• [Using the information]:
• A. In the market commentary, translate "The smart money has been more selective." into Spanish.
• B. In the market commentary, when will the year-end Q&A session be held?
• C. Go on with the market commentary from its last sentence.
-- Selected extract follows --
Macro Thoughts & Year-End Q&A Webinar Announcement


  • Coronavirus vaccines have given the markets hope and propulsion in recent months and now we have our first major Covid-19 mutation.
  • Congress came together on a minimalistic support bill, but it won’t be enough for 8 million Americans newly in poverty or the 34 million that were already in poverty.
  • Central bank policy remains accommodative, but at what point is countercyclical policy going to have to change direction again?
  • The long-term war between deflationary and inflationary forces has no near term end in sight. Stick with our barbell strategy for years.

In a recent Macro Monday article I pointed out that there were “signs of weakness” in both the economy and markets.

With unemployment numbers exceeding predictions as I expected – High Wage Layoffs Will Sink Stocks Soon – and a surge in Coronavirus stifling economic activity around the globe again, that weakness is becoming clear to more market participants. 

Today, I examine the short and long-term economic challenges in the context of fiscal and monetary policy in the United States. Let’s also lend understanding to why our barbell approach to investing is not a short-term idea, it’s going to be good for a long time.

Barbell Investing
Barbell Investing For The 2020s

Q&A Webinar Sunday Night

With Christmas on Friday, I will not be holding an investment webinar. I will be holding a year-end Q&A session on Sunday night though.

Please submit questions for discussion on the chat board as I can’t guarantee I’ll get to anything not brought up ahead of time. I’ll be checking the chat until about an hour before the webinar starts.

The webinar will be using Zoom on Sunday night, December 27th at 7pm central time. Use room number 2627513361 and password “QA.”

Year-end Q&A

Vaccines And A Mutation

From April, the stock market has looked forward to a vaccine. Every positive vaccine announcement was met with stock buying by highly liquified traders.

The smart money has been more selective.

You can see the dichotomy. Dumb money, generally small traders and retail investors, are extremely optimistic about stocks. Smart money, generally institutions and family offices, are quite pessimistic about stocks.
-- Selected extract concluded --
-- Dataset records follows --
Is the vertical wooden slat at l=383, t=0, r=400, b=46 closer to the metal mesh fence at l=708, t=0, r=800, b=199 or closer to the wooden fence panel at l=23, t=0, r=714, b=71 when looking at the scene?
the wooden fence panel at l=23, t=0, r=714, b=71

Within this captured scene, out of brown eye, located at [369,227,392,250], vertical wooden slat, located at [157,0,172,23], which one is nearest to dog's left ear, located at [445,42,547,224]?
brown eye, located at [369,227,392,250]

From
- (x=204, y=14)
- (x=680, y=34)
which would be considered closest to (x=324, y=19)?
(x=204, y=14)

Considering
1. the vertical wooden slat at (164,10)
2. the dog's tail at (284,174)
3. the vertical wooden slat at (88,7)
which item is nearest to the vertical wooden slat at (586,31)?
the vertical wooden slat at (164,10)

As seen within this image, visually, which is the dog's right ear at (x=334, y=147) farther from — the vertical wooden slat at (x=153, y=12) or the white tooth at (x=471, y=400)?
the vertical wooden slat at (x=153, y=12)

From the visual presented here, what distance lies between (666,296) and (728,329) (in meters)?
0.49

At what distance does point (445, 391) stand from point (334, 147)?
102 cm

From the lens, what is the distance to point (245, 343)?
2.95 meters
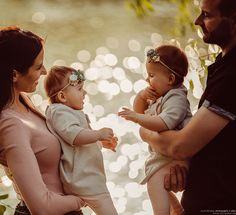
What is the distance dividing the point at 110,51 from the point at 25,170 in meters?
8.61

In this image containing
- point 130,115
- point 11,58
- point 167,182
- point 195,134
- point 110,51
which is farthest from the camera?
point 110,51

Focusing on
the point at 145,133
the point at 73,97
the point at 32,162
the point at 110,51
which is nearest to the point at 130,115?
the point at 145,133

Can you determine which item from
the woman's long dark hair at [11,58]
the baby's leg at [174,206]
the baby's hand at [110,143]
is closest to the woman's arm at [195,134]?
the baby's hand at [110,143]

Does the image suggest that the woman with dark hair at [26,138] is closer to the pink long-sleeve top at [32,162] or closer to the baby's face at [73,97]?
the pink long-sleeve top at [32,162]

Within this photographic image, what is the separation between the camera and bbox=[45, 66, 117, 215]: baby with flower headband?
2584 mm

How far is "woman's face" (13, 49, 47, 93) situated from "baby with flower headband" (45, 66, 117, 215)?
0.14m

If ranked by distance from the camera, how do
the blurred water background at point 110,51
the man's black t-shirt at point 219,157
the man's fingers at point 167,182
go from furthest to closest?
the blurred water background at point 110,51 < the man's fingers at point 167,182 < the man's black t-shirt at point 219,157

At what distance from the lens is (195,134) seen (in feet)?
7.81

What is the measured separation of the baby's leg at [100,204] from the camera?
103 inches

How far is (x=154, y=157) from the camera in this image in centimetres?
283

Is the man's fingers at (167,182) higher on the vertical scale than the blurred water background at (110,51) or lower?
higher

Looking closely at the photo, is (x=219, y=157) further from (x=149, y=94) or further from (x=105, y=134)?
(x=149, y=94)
-- Dataset records concluded --
• [Written responses]:
• A. El dinero inteligente ha sido más selectivo.

• B. Sunday night, December 27th, at 7pm central time.

• C.
In the long run, the smart money is usually the better intermediate term (6 months to a few years) indicator of the direction of stocks. However, in the short term (weeks to a year) traders and retail can drive market moves to extremes.

Remember, money is made at the margins in any market or business. The traders are the marginal investors in the stock market. As they go, the stock market goes in the short run. Lately, traders using cheap money, to leverage up accounts, haven’t had a big challenge to their margin accounts.

We have discussed repeatedly in webinars how the call volume by retail accounts, driven by margin accounts, is a form of leverage on leverage. This is combined with historically high valuations. Think 1999 meets 2007, but with Fed backstopping. 

When the leverage unwinds, and it always does, the correction will be fast and severe. Think about some of the bigger stock market corrections just the past decade, from the “flash crash” to year-end 2020 to this past March. 

And, of course, we all expect the Federal Reserve and government to come to the rescue if things get too bad. So, the question becomes, when to buy again if you are heavy in cash.

Over the weekend, we found out about a mutation of Coronavirus Covid-19.Will that be the match that lights the fuse on a leverage unwind? Hard to know. But, that’s not the only thing out their looming. 

Minimalistic Support In The Face Of Rising Poverty

Maybe our expectation that the government will do what it needs to do to support the economy is over or understated. It seems the numbers are big, but who really is getting helped and how fast does that help arrive? 

We know that the vast majority of aid since March has gone to corporations. There hasn’t been much trickle down, except for stock market investors. In other words, virtually all of the fiscal and monetary support has gone to the top 10-20% of the population. 

Poverty has risen from 60 year lows in 2019 by 8 million newly impoverished. That brings the number to about 42 million Americans in poverty.

Poverty U.S.

The current poverty rate is now at 11.7% which was a clear impetus for Congress to finally act after months of Fed Chair Jerome Powell telling them to do so.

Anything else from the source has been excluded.